In response to this recommendation, the NICHD Neonatal Research Network (NRN) was established in 1986 to undertake multicenter clinical studies to investigate the safety and efficacy of treatment and management strategies to improve the outcome of sick newborns. By providing large populations through a network of centers using common protocols, questions could be answered more rapidly than by individual centers acting alone. The NRN structure promotes randomized controlled trials with short (during the hospitalization) and/or long term (neurodevelopmental) outcome. A well-planned and performed randomized trial provides the highest level of evidence in clinical medicine. The structure of the NRN also facilitates observational, longitudinal studies in the NICU. 

Since 1986, the NRN has grown from seven to 18 academic centers across the United States. Every five years, a very competitive process takes place to determine participation in the NRN based on characteristics of the NICU, willingness to participate in multi-center trials, compliance with follow-up assessments in early childhood, and a track record of high performance on clinical trials. 
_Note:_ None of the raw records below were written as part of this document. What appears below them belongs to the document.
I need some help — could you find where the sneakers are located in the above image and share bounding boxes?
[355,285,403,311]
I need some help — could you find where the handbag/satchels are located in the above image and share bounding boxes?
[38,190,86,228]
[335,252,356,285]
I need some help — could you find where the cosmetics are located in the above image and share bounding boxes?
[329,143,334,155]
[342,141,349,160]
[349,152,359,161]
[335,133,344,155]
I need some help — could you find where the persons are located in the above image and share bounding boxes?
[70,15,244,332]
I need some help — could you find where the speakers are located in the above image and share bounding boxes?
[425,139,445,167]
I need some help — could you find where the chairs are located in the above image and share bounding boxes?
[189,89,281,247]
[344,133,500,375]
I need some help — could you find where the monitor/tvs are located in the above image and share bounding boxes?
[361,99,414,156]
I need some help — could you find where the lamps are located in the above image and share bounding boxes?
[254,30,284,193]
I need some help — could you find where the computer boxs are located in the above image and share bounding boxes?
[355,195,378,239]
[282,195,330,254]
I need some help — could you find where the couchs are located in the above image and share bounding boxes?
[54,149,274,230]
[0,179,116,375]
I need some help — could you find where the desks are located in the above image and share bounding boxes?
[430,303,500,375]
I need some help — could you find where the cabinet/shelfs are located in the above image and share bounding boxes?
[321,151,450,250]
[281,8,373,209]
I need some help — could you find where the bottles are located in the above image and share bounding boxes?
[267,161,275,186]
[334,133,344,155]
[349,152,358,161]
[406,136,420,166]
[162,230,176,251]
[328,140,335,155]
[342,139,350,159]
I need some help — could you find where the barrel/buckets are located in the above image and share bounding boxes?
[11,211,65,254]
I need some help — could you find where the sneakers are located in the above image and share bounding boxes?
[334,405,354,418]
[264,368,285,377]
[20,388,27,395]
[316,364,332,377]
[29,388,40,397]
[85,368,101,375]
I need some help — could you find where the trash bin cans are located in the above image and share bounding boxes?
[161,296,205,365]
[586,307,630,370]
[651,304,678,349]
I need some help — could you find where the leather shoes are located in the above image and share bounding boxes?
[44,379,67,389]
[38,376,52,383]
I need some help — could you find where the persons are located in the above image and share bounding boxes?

Women & Infants Hospital, the major teaching affiliate of The Warren Alpert Medical School at Brown University for obstetrics and newborn medicine, has been selected to participate in the NRN for each five-year cycle since 1991. For the upcoming 2016 to 2021 cycle, Women & Infants has been successfully awarded another five year grant to participate in the NRN. 

Contact Information

Abbot Laptook, MD
alaptook@wihri.org
Neonatal Intensive Care Unit
101 Dudley Street, Providence, RI
(401) 274-1122, ext. 47421

The investigators at Women & Infants Hospital for the Neonatal Research Network are:
  • Abbot Laptook, MD, Principal Investigator
  • Martin Keszler, MD, Alternative Principal Investigator
  • Betty Vohr, MD; Elizabeth McGowan, MD; Co-Investigators
  • Angelita Hensman, RN, Research Coordinator
  • Elisa Vieira, RN; Jennifer Keller, RN; and
  • Lucille St-Pierre, RN, Research Nurses 

The NRN has conducted multiple important clinical trials which have improved the outcomes of sick newborns and changed how neonatologists care for their patients. Not all trials performed by the NRN have changed clinical practice; even when this occurs, the results are important to guide neonatologists as to what treatments are not helpful and should not be used.

The following are examples of treatments which have been demonstrated in NRN trials to help newborn infants.

  1. Therapeutic hypothermia: This trial demonstrated that cooling the brain from a normal temperature to 92.3oF for three days is the only treatment to be of benefit for infants with a serious brain condition at birth, encephalopathy.
  2. Targeted oxygen saturations: This trial showed the risks and benefits of maintaining oxygen levels either high or low in extremely preterm infants requiring supplemental oxygen.
  3. Aggressive phototherapy: This trial demonstrated better outcomes of extremely preterm infants when phototherapy for yellow jaundice was used aggressively compared to conservative use.
  4. Vitamin A supplementation: This trial demonstrated that administration of vitamin A over the first month of life decreased the risk of bronchopulmonary dysplasia (BPD, a form of chronic lung disease) among extremely low birth weight infants.
  5. Prophylactic Indocin: Administration of low doses of Indocin (similar to aspirin) in the first 24 hours of life reduces the extent of severe intracranial hemorrhage among extremely low birth weight infants.
  6. Inhaled nitric oxide: This trial helped clinicians understand when to start nitric oxide therapy for serious conditions affecting the circulation to and within the lung among infants born at term.